Of the 93 women enrolled, the majority were White and had an education level of at least a bachelor’s degree. The mean age was 40 ± 15 years, and the mean BMI was 27 ± 8. Thirteen percent of the sample was IBS-constipation, 26% IBS-diarrhea, 58% IBS-mixed, and 3% unclassified stool pattern, based on Rome III research criteria. Twenty-eight women (32%) were currently using estrogen/progesterone contraception at the time of sample collection. Of these, 23 were on oral products and five had an estrogen/progesterone implant or intrauterine device.
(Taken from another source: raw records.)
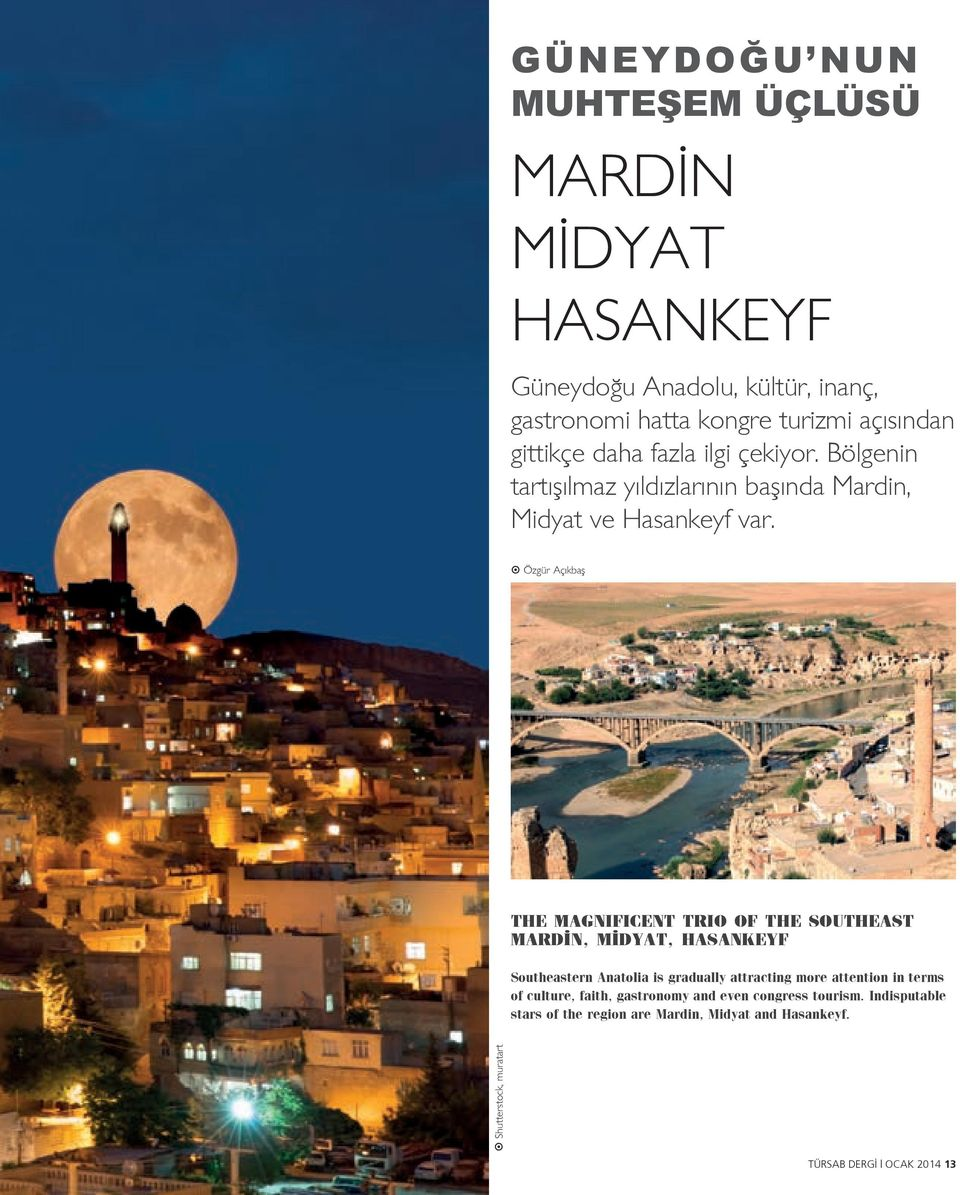 Özgür Açıkbaş THE MAGNIFICENT TRIO OF THE SOUTHEAST MARDİN, MİDYAT, HASANKEYF Southeastern Anatolia is gradually attracting more attention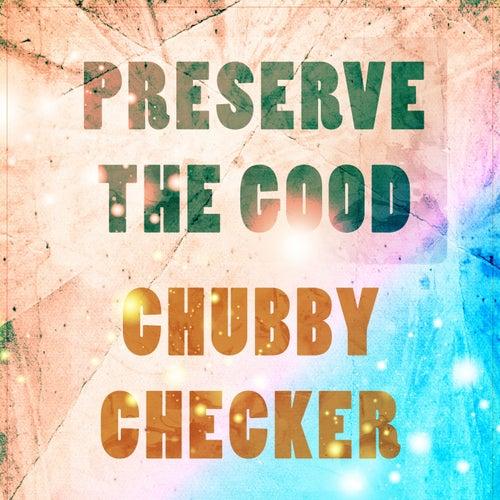 Preserve The Good de Chubby Checker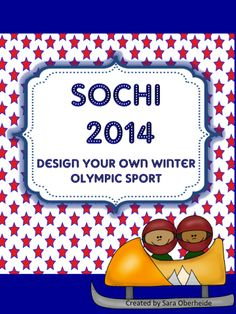 This free product is great to support any olympic activities you are doing in your classroom.  Students will create their own winter olympic sport and be asked to create the rules, guidelines and more!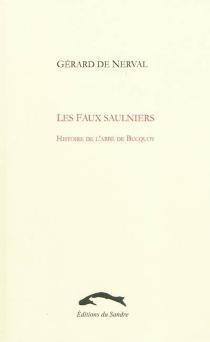 Les faux saulniers : histoire de l'abbé de Bucquoy - Gérard deNerval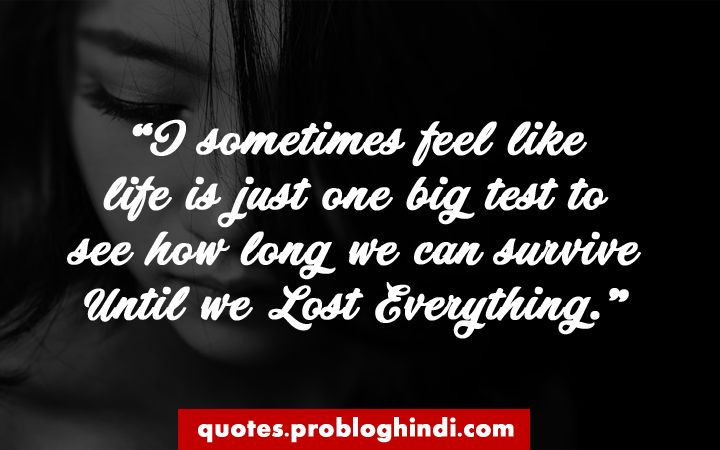 533 Best Sad Quotes About Love Life And Relationship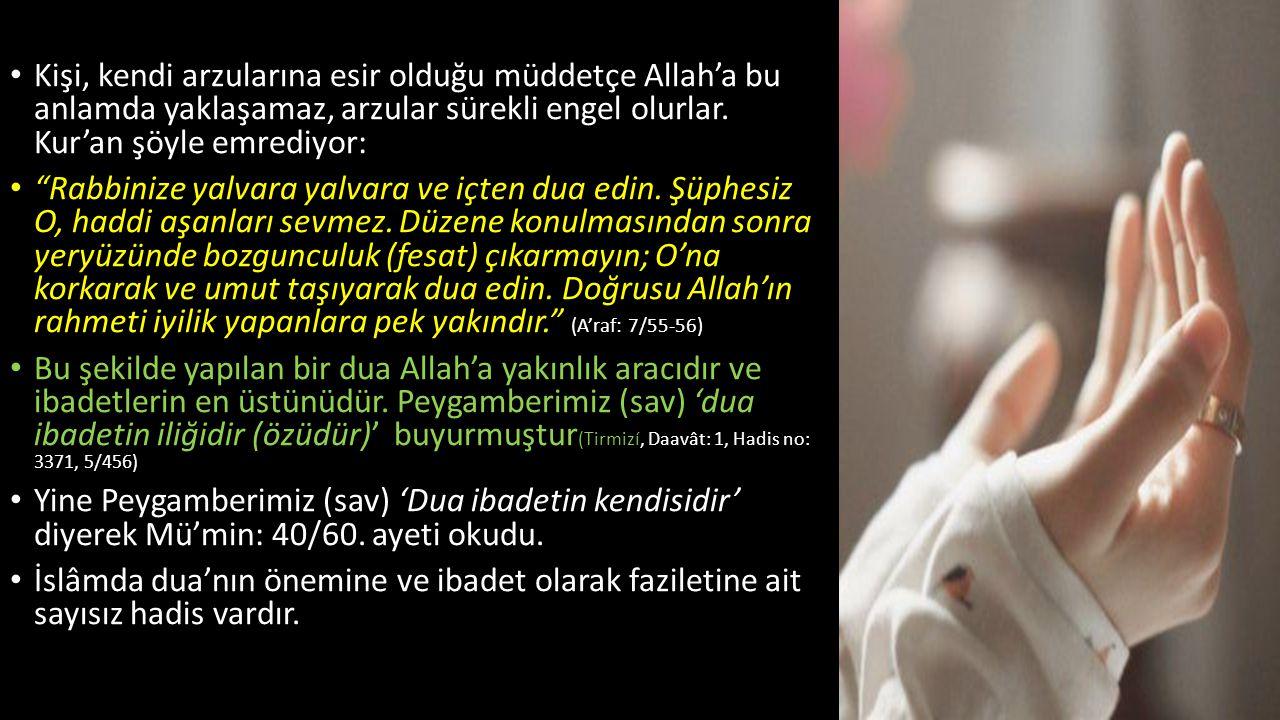 Duanın Mahiyeti: Buna göre 'dua' mü'minler için ibadettir.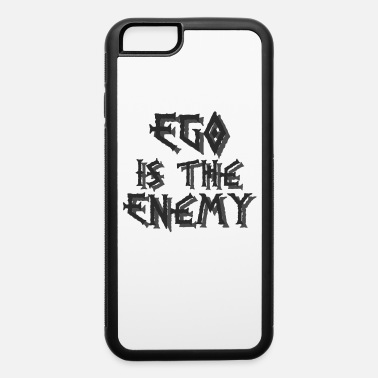 Enemy Ego is the enemy - iPhone 6 Case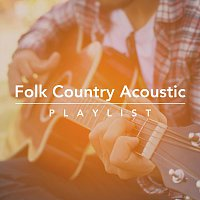 Různí interpreti – Folk Country Acoustic Playlist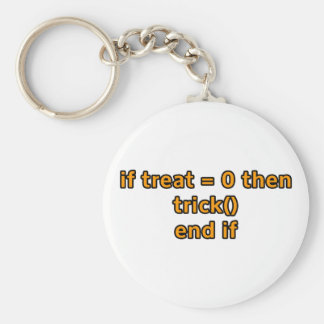 if treat 0 then trick end if key chains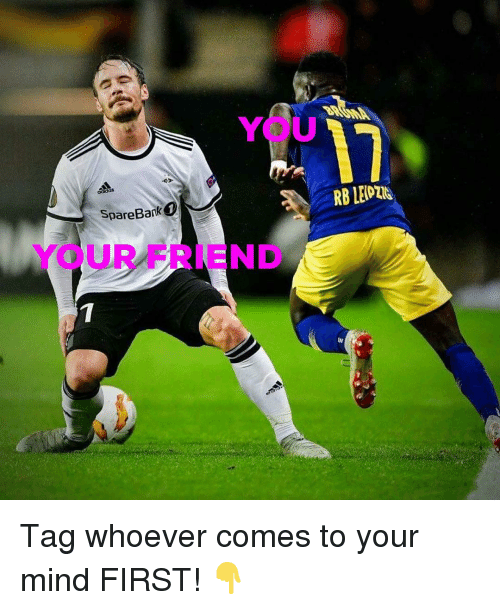 Memes, Mind, and 🤖: SpareBank  YOUR FRIEND  7 Tag whoever comes to your mind FIRST! 👇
Fourteen percent of the participants used selective serotonin reuptake inhibitors on a regular basis.

Stool and urine TFF3

There were no significant differences in stool or urine TFF3 across predominant stool pattern groups (Table 1). As shown in Figure 1, stool and urine TFF3 levels differed by hormone contraception use. As a result, correlations of stool and urine TFF3 with other measures are presented separately for those using and not using hormone contraceptives.

Table 1.

Trefoil Factor 3 (TFF3) Levels in Stool and Urine of Females with Irritable Bowel Syndrome (IBS)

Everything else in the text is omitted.